EXERCISE AIM |
Return the material below word for word, keeping every line as it appears.

RECORD EXCERPTS |
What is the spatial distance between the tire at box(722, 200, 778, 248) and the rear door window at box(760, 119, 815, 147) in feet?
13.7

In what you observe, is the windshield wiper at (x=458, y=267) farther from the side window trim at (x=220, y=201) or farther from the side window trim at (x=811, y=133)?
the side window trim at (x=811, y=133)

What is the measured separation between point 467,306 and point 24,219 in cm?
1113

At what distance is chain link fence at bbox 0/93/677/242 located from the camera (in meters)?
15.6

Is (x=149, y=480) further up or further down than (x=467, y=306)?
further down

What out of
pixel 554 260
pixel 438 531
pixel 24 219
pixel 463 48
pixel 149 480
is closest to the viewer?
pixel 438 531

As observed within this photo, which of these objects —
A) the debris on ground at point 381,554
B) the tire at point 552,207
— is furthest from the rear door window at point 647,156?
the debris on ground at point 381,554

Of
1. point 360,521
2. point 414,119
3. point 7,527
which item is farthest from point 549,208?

RESULT BELOW |
What is the spatial distance between the tire at box(722, 200, 778, 248) and the rear door window at box(760, 119, 815, 147) in feet?
13.7

In what you observe, is the windshield wiper at (x=458, y=267) farther from the side window trim at (x=220, y=201) or farther from the side window trim at (x=811, y=133)?
the side window trim at (x=811, y=133)

What is the measured separation between point 467,306 and point 24,219 in cm?
1113

At what distance is chain link fence at bbox 0/93/677/242 located from the camera (in meters)?
15.6

Is (x=149, y=480) further up or further down than (x=467, y=306)?
further down

What out of
pixel 554 260
pixel 438 531
pixel 24 219
pixel 463 48
pixel 149 480
is closest to the viewer?
pixel 438 531

As observed within this photo, which of these objects —
A) the debris on ground at point 381,554
B) the tire at point 552,207
— is furthest from the rear door window at point 647,156?
the debris on ground at point 381,554

Of
1. point 360,521
2. point 414,119
3. point 7,527
which item is farthest from point 549,208?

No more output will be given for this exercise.